House delves into corrections funding
Published on -2/18/2014, 10:06 AM
On Thursday, the House of Representatives conducted final action on the budget for the Department of Corrections for fiscal year 2015. Last year, the House and Senate passed two budgets, one for 2014 and the other for 2015. Gov. Sam Brownback signed into law the funding for the Department of Corrections for 2014; however, he vetoed the funding for the department in 2015. The Legislature knew we would need to address that in order to have the Department of Corrections funded for fiscal year 2015.
The bill that passed the House to fund the Department of Corrections is House Substitute for Senate Bill 245. In this bill, the governor recommended operating expenditures for fiscal year 2015 of $399 million, which would include $363.6 from the State General Fund.
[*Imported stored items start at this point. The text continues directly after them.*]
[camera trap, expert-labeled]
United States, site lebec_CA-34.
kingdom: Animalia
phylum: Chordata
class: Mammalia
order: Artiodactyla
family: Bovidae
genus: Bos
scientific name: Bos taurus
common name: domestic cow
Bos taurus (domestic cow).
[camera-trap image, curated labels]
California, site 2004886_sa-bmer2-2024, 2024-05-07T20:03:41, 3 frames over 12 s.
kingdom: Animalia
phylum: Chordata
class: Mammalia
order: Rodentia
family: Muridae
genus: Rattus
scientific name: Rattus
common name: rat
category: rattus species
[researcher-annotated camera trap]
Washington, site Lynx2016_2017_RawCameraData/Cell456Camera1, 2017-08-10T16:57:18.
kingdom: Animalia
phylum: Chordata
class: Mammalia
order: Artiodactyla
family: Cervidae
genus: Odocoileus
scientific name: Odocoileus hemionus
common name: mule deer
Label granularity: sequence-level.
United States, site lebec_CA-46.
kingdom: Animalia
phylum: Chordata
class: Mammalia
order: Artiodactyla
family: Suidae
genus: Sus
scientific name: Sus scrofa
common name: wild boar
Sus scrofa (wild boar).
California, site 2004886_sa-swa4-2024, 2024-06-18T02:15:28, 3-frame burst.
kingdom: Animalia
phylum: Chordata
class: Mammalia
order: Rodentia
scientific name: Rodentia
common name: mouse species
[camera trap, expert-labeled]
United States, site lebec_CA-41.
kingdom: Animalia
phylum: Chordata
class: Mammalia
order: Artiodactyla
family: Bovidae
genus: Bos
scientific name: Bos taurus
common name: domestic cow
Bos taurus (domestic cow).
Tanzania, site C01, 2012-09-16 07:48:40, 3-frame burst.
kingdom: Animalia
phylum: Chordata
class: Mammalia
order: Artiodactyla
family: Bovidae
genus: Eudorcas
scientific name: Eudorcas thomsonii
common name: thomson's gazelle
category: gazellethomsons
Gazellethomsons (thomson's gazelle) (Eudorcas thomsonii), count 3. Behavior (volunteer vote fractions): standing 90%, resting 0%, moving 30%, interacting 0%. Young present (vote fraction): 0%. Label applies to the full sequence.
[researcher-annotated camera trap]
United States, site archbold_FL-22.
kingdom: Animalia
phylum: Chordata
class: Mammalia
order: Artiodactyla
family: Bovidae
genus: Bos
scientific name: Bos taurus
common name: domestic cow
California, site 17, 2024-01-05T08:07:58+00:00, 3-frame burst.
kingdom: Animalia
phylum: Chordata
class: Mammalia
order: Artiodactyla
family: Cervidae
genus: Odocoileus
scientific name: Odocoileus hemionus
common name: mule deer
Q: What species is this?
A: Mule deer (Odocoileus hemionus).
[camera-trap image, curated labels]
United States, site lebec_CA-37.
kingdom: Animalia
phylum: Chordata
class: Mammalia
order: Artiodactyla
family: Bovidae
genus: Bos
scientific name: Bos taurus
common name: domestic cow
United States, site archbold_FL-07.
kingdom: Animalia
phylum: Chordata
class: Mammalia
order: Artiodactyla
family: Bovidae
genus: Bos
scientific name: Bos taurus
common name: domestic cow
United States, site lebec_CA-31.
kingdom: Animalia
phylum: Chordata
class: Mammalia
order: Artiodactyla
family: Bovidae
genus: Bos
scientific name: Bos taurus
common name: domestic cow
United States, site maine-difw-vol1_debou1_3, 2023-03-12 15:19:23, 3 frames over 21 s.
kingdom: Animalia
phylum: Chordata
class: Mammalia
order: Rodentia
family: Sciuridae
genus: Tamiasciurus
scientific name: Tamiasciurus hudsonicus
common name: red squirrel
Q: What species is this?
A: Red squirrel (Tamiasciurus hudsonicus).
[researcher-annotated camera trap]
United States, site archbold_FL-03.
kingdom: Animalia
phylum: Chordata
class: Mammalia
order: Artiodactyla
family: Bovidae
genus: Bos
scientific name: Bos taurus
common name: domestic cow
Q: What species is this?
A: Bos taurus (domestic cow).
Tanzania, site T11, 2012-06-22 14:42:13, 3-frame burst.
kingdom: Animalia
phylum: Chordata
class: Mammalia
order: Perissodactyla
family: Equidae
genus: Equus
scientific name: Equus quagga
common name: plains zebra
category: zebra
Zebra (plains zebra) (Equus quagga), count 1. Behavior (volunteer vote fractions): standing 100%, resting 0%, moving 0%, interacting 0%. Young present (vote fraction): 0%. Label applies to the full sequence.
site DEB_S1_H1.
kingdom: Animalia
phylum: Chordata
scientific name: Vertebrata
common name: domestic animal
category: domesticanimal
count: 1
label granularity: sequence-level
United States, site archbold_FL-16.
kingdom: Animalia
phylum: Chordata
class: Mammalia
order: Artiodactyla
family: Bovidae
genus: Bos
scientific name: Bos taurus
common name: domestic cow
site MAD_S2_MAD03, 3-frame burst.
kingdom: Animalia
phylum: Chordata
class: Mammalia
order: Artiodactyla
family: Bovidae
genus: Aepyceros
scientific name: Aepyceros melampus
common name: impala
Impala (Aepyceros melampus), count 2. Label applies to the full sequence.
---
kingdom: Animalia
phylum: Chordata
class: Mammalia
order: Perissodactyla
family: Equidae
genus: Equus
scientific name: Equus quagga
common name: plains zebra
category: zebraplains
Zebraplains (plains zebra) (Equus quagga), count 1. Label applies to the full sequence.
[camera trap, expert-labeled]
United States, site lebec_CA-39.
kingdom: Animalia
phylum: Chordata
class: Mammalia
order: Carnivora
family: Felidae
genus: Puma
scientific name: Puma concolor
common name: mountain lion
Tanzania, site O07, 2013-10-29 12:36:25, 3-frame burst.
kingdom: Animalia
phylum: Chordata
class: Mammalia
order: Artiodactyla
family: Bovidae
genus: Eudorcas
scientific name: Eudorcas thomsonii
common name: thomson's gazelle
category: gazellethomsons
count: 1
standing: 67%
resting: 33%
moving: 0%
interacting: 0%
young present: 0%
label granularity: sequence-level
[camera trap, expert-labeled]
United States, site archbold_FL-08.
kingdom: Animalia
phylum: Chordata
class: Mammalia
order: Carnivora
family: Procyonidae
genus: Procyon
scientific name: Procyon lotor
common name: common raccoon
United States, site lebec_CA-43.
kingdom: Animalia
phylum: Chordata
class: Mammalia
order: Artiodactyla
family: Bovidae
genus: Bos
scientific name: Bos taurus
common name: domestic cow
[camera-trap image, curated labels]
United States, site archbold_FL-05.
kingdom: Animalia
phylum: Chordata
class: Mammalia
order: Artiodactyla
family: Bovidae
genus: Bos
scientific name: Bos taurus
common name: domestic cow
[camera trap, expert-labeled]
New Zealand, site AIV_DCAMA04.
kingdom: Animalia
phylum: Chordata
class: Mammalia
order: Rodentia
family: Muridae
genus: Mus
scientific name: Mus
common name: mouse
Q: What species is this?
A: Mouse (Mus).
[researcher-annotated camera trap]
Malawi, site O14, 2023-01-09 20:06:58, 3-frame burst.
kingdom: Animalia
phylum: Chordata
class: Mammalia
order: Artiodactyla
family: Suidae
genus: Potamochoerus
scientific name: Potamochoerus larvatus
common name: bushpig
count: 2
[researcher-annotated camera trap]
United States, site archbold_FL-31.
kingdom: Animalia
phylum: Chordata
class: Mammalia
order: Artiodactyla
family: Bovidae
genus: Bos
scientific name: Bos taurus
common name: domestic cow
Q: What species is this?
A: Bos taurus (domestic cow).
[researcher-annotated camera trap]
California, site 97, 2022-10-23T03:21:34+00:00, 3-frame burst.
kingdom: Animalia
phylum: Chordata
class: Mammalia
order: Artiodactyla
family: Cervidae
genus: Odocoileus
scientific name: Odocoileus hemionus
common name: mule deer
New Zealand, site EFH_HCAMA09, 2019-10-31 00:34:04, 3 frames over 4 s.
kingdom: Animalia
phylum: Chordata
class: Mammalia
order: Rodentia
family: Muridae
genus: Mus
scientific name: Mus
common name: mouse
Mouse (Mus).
The Department of Corrections initially had requested $402.6 million. The governor, however, recommended reducing the funding for the department predominantly because the governor did not concur with the department's central office or other facility enhancement requests.
The House Appropriations Committee worked SB 245 and made the following adjustments from the governor's recommendation: remove $2.2 million for salary increases; remove $357,121 in the budget of the Kansas Juvenile Correctional Complex for a 20-percent reduction in educational services; remove $266,384 from the budget of the Larned Juvenile Correctional Facility for a 20-percent reduction in educational services; remove $641,186 and 14 positions the governor had requested for the Topeka Correctional Facility, and language was added that any funding left at the end of fiscal year 2014 in the Inmate Benefit Fund would transfer to the Treatment and Programs Fund.
Also on Thursday, the House debated HB 2464, which pertains to deductions on corporate income taxpayers. Previous legislation from 2011 allowed corporate income taxpayers to claim an expense deduction from Kansas net income for qualifying machinery and equipment purchases. This legislation from 2011 only applied to corporate income taxpayers and did not address that of privilege taxpayers. The apparent oversight made it impossible for bank holding companies to have the equivalent tax treatment afforded to non-banks. The bill provides the same expense treatment to privileged taxpayers, which corrects the apparent oversight made in 2011.
This week, the House passed many bills out of the chamber to the Senate.
House Bill 2453 passed the House and would take affect if the 10th Circuit Court would invalidate the Kansas State Constitutional Amendment regarding marriage that took affect in 2005. I do support the constitutional amendment, and I hope it is not overturned; however, if this happens, then the bill would take effect.
House Bill 2429 grants the chief engineer at the Division of Water Resources within the Department of Agriculture the authority to regulate the water rights conservation program.
House Bill 2446 would allow the chief judge of a judicial district where the office of court trustee has ceased to exist to authorize expenditures from the Court Trustee Operations.
Rep. Troy L. Waymaster, R-Luray, represents the 109th House District, which includes portions of Smith, Osborne, Russell and Rush counties.